## Short problem
Please tally the lines in the records below that contain the word "painted", and reply with the count alone.

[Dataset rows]

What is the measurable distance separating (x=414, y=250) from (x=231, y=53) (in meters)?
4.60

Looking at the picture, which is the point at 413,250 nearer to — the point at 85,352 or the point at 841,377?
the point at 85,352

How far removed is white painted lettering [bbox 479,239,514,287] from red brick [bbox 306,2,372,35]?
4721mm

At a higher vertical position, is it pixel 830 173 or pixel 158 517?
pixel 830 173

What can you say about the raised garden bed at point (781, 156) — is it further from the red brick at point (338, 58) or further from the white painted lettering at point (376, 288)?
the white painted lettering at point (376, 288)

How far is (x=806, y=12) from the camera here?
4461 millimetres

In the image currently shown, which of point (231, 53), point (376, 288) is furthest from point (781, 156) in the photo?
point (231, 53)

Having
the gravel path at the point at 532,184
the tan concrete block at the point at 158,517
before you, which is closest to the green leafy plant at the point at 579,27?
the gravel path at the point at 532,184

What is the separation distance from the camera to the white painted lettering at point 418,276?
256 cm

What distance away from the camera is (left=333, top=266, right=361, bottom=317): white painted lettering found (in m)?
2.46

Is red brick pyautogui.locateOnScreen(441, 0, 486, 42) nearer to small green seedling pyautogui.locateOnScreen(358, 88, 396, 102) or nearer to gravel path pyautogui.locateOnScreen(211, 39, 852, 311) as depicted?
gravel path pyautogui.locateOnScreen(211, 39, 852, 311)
...
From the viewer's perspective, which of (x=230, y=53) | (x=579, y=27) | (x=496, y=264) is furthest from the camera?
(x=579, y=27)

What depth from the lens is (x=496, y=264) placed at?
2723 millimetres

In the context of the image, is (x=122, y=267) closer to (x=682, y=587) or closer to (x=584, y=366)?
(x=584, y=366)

## Response
5